### Written task
Reproduce the following material verbatim, every line in its original order.

○ ○ ○ ○ ○

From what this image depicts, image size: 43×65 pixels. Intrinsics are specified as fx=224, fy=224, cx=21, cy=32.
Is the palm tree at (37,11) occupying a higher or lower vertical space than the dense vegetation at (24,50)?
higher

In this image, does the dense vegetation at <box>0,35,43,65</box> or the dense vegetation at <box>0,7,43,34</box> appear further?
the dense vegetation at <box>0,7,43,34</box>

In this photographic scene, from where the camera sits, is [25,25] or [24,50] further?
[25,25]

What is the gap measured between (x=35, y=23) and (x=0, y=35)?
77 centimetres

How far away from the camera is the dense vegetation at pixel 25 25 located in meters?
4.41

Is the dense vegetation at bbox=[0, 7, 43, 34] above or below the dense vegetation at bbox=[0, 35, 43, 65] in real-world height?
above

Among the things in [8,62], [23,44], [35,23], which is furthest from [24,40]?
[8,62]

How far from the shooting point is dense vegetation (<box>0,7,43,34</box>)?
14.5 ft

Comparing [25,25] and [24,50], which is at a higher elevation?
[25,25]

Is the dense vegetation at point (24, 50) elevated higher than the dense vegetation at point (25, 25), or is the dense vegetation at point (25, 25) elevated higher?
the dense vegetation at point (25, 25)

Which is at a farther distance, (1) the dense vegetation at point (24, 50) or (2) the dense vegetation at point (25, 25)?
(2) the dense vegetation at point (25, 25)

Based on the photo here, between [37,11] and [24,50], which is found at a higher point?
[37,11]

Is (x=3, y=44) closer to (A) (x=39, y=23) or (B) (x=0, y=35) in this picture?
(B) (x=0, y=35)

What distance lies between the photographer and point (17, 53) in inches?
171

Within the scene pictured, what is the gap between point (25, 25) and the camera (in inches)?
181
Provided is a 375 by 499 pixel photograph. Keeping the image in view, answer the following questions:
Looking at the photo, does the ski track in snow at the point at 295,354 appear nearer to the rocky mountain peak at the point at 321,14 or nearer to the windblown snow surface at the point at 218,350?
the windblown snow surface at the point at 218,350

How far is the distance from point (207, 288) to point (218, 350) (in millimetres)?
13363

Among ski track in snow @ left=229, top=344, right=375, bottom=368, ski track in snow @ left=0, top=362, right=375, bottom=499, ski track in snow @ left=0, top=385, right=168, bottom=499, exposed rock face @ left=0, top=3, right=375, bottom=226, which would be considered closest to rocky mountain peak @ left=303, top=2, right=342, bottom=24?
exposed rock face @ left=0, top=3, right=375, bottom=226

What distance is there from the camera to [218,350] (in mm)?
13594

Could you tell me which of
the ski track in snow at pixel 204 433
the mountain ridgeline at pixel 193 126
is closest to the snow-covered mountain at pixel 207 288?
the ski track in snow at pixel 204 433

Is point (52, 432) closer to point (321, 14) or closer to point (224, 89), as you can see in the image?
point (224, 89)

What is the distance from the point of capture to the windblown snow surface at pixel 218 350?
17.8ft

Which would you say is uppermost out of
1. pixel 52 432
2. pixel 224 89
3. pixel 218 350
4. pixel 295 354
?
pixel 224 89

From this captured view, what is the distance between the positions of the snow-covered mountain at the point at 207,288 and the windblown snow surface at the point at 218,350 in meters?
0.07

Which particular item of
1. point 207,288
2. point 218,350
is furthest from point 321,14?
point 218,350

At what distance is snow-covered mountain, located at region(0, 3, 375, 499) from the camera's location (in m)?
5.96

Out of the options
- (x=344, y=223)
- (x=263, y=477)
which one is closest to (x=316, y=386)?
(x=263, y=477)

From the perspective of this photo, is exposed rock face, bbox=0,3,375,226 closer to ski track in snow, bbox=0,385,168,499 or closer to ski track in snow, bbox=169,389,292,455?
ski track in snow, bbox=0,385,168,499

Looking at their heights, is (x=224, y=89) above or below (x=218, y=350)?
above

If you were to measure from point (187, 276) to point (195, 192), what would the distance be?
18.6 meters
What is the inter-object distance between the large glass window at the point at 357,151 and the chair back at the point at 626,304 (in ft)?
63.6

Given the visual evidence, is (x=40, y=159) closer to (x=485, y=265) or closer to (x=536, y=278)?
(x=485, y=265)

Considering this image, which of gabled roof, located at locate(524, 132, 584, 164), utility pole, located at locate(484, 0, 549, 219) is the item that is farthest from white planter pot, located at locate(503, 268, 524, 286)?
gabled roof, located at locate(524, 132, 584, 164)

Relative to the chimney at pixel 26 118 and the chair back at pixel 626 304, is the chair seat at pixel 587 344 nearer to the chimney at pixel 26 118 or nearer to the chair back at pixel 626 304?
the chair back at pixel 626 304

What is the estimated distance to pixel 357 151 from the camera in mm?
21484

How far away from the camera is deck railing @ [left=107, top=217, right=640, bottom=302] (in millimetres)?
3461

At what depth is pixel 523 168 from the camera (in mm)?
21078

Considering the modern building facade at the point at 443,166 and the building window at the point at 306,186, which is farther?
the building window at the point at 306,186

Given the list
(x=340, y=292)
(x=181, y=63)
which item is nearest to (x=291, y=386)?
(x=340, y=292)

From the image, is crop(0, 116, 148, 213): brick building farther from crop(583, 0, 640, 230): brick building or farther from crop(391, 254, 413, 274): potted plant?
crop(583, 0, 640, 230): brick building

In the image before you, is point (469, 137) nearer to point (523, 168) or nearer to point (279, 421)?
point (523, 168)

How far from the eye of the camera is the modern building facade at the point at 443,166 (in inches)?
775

○ ○ ○ ○ ○

### Response
From what this image depicts, image size: 43×65 pixels. Intrinsics are specified as fx=224, fy=224, cx=21, cy=32.
Is the palm tree at (37,11) occupying a higher or lower vertical space than the dense vegetation at (24,50)?
higher

In this image, does the dense vegetation at <box>0,35,43,65</box> or the dense vegetation at <box>0,7,43,34</box> appear further?
the dense vegetation at <box>0,7,43,34</box>

In this photographic scene, from where the camera sits, is [25,25] or [24,50] further?
[25,25]

What is the gap measured between (x=35, y=23) and (x=0, y=35)?
77 centimetres

How far away from the camera is the dense vegetation at pixel 25 25 located in meters?
4.41

Is the dense vegetation at bbox=[0, 7, 43, 34] above or below the dense vegetation at bbox=[0, 35, 43, 65] in real-world height?
above

Among the things in [8,62], [23,44], [35,23], which is furthest from [24,40]?
[8,62]

How far from the shooting point is dense vegetation (<box>0,7,43,34</box>)?
14.5 ft

Comparing [25,25] and [24,50], which is at a higher elevation?
[25,25]

Is the dense vegetation at point (24, 50) elevated higher than the dense vegetation at point (25, 25), or is the dense vegetation at point (25, 25) elevated higher?
the dense vegetation at point (25, 25)

Which is at a farther distance, (1) the dense vegetation at point (24, 50) or (2) the dense vegetation at point (25, 25)?
(2) the dense vegetation at point (25, 25)

Based on the photo here, between [37,11] and [24,50], which is found at a higher point?
[37,11]

Is (x=3, y=44) closer to (A) (x=39, y=23) or (B) (x=0, y=35) in this picture?
(B) (x=0, y=35)

What distance lies between the photographer and point (17, 53) in inches?
171

Within the scene pictured, what is the gap between point (25, 25) and the camera (in inches)?
181
Provided is a 375 by 499 pixel photograph. Keeping the image in view, answer the following questions:
Looking at the photo, does the ski track in snow at the point at 295,354 appear nearer to the rocky mountain peak at the point at 321,14 or nearer to the windblown snow surface at the point at 218,350?
the windblown snow surface at the point at 218,350

How far is the distance from point (207, 288) to point (218, 350) (in millimetres)?
13363

Among ski track in snow @ left=229, top=344, right=375, bottom=368, ski track in snow @ left=0, top=362, right=375, bottom=499, ski track in snow @ left=0, top=385, right=168, bottom=499, exposed rock face @ left=0, top=3, right=375, bottom=226, which would be considered closest to rocky mountain peak @ left=303, top=2, right=342, bottom=24?
exposed rock face @ left=0, top=3, right=375, bottom=226

What distance is there from the camera to [218,350] (in mm)?
13594

Could you tell me which of
the ski track in snow at pixel 204 433
the mountain ridgeline at pixel 193 126
is closest to the snow-covered mountain at pixel 207 288?
the ski track in snow at pixel 204 433

Is point (52, 432) closer to point (321, 14) or closer to point (224, 89), as you can see in the image?
point (224, 89)

What is the distance from the point of capture to the windblown snow surface at pixel 218 350?
17.8ft

Which would you say is uppermost out of
1. pixel 52 432
2. pixel 224 89
3. pixel 218 350
4. pixel 295 354
?
pixel 224 89

From this captured view, what is the distance between the positions of the snow-covered mountain at the point at 207,288 and the windblown snow surface at the point at 218,350 in meters?
0.07

Which particular item of
1. point 207,288
2. point 218,350
is furthest from point 321,14?
point 218,350

At what distance is snow-covered mountain, located at region(0, 3, 375, 499) from the camera's location (in m)?
5.96

Out of the options
- (x=344, y=223)
- (x=263, y=477)
which one is closest to (x=316, y=386)?
(x=263, y=477)

From the perspective of this photo, is exposed rock face, bbox=0,3,375,226 closer to ski track in snow, bbox=0,385,168,499 or closer to ski track in snow, bbox=169,389,292,455?
ski track in snow, bbox=0,385,168,499

Looking at their heights, is (x=224, y=89) above or below (x=218, y=350)?
above

If you were to measure from point (187, 276) to point (195, 192), what would the distance be?
18.6 meters
What is the inter-object distance between the large glass window at the point at 357,151 and the chair back at the point at 626,304 (in ft)?
63.6

Given the visual evidence, is (x=40, y=159) closer to (x=485, y=265) or closer to (x=536, y=278)?
(x=485, y=265)

Considering this image, which of gabled roof, located at locate(524, 132, 584, 164), utility pole, located at locate(484, 0, 549, 219) is the item that is farthest from white planter pot, located at locate(503, 268, 524, 286)?
gabled roof, located at locate(524, 132, 584, 164)

Relative to the chimney at pixel 26 118 and the chair back at pixel 626 304, is the chair seat at pixel 587 344 nearer to the chimney at pixel 26 118 or nearer to the chair back at pixel 626 304?
the chair back at pixel 626 304

What is the estimated distance to pixel 357 151 from the camera in mm?
21484

How far away from the camera is deck railing @ [left=107, top=217, right=640, bottom=302] (in millimetres)?
3461

At what depth is pixel 523 168 from the camera (in mm)?
21078

Considering the modern building facade at the point at 443,166 and the building window at the point at 306,186, which is farther?
the building window at the point at 306,186

Given the list
(x=340, y=292)
(x=181, y=63)
which item is nearest to (x=291, y=386)?
(x=340, y=292)

From the image, is crop(0, 116, 148, 213): brick building farther from crop(583, 0, 640, 230): brick building or farther from crop(391, 254, 413, 274): potted plant?
crop(583, 0, 640, 230): brick building

In the image before you, is point (469, 137) nearer to point (523, 168) or nearer to point (279, 421)?
point (523, 168)

How far from the eye of the camera is the modern building facade at the point at 443,166 (in inches)?
775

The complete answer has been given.